Brookline Solid Waste Advisory Committee Discusses Sustainability Progress

By Maysie Childs
BU News Service

Increasing sustainability is a goal in many towns and communities, but in Brookline it is a reality. According to a Brookline Solid Waste Advisory Committee meeting on Feb.11 at the Health And Human Services Department, more and more of Brookline’s “stuff” is recycled each year.

According to reports from the town Department of Public Works, the SWAC’s efforts to cut costs of waste removal, which are calculated per pound, are working. There is a slight and steady decrease in solid waste of about seven tons per year, board members said, and the recycling weight is up about 14 tons this year.

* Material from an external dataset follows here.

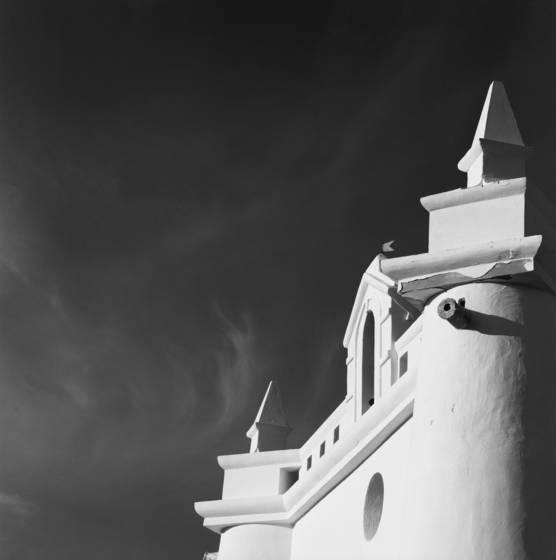 Alvito_s_chapel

“We’re talking trash here,” Ed Gilbert, a representative from the Brookline DPW, said. In the 10 years Gilbert has been in Brookline, he has seen a yearly decrease in trash weight.

“There is a point to which you can get people to recycle,” Gilbert said, “And we have gotten to this point, you can’t get much lower.”

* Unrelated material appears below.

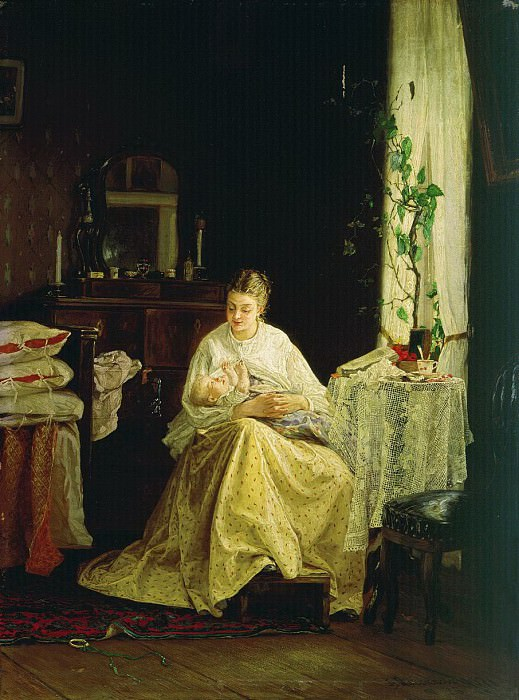 Материнство. 1871. Василий Максимов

SWAC members promote recycling through community participation and encouragement.

Meeting chairman John Dempsey said the members helped to get single-stream recycling implemented with 65-gallon blue carts and automatic collection.

But SWAC members want to get the total weight of solid waste and the costs of trash pick-up even lower. Starting this May, Brookline officials plan to implement a program in which residents will drop off kitchen waste at a transfer station to cut trash pick-up costs.

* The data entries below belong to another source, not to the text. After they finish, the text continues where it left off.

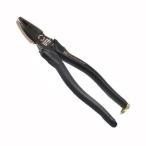 フジ矢 偏芯パワーペンチ(黒金) 200mm 3000N-200BG FUJIYA フジヤ 3000N200BG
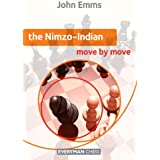 The Nimzo-Indian: Move by Move (English Edition)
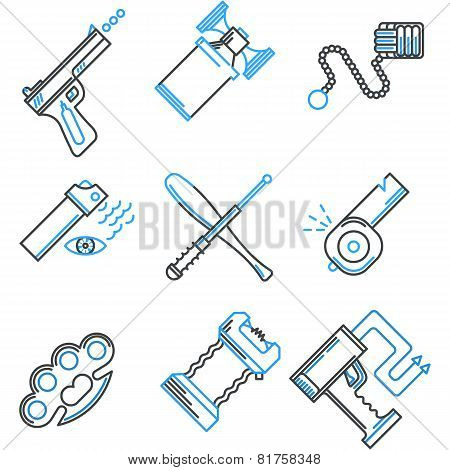 Flat line icons vector collection of self-defense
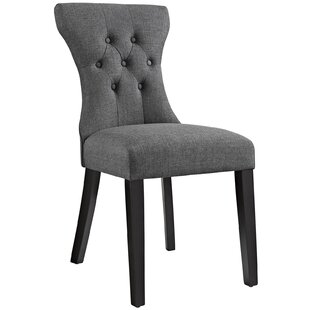 Pineda Upholstered Dining Chair by Latitude Run Purchase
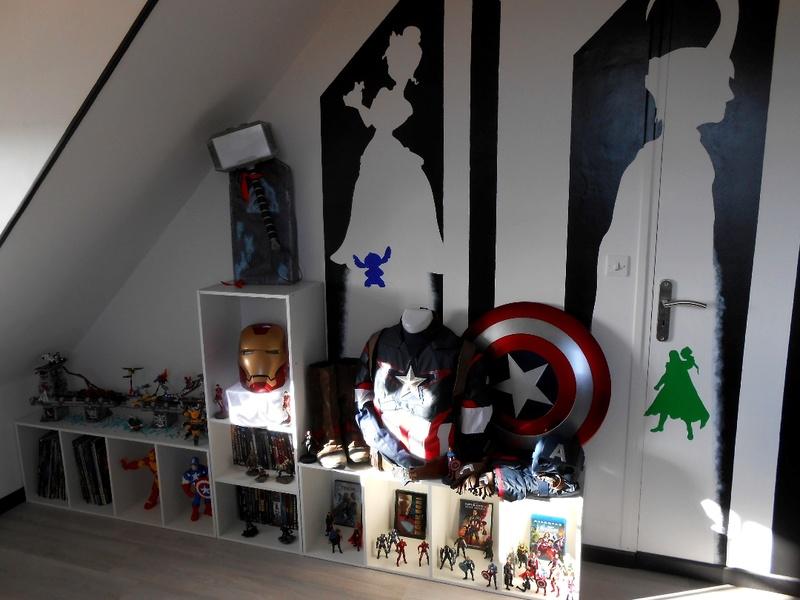 Collection de Diablo21 - Disney, Marvel, et autres ^^ Marvel11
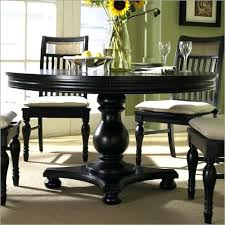 crate and barrel marble dining table black round dining table processcodi com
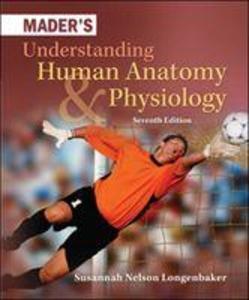 Mader's Understanding Human Anatomy & Physiology als Taschenbuch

A potential problem for residents is that the transfer station is accessible only by car.

“We’d do much better if we had drop-off sites in the denser neighborhoods of North Brookline,” Dempsey said.

Local drop-offs are more costly though, and would mean residents near the site have to worry about pests, rodents and odors that accompany heaps of kitchen waste.

Cambridge has implemented a program for curbside collection of kitchen waste.

“We are letting Cambridge be the guinea pigs on curbside collection,” Dempsey said. “We’ll see how their program goes before trying to institute a similar program in Brookline.”

Cambridge has a bigger budget for waste removal than Brookline.

SWAC members said they are cautious about taking the same leap because the program will increase labor costs.

“They [Cambridge] still have two guys on the back of a truck,” Gilbert said. “Their labor costs are through the roof.”

Another area of focus and measureable success for SWAC members are the organized Styrofoam drop-offs. SWAC members say they realize the drop-offs locations are costly, at $250 per drop-off, and time-consuming.

However, according to Susan Rittling, a SWAC member, what started as a “publicity gimmick” is keeping Styrofoam out of residents’ blue carts or recycling bins.

At the last meeting in late January, Rittling and Cynthia Snow, another committee member, were among the volunteers who gave their weekend to host the event. They recall hours of standing in the cold stripping pieces of tape off Styrofoam materials so over 400 pounds of it could be disposed of properly.

“By making a big deal about the drop-off, we were trying to emphasize the message, ‘Don’t put it in your cart,’” Dempsey said. “People got so jazzed by the idea of us properly recycling expanded polystyrene [Styrofoam] they started to expect drop-offs every few months, or at least once a year.”

Dempsey said they have helped create a culture of recycling in town.

Brookline residents recently got all local businesses to switch from plastic to paper bags, and paper cups have replaced Styrofoam.

“As far as I can see, people have adapted pretty well,” Dempsey said.

While waiting to see how the curbside collection goes in Cambridge, the SWAC will also continue efforts to start a program for swap shops to get reusable clothes and furniture out of the waste stream and into the hands of those in need.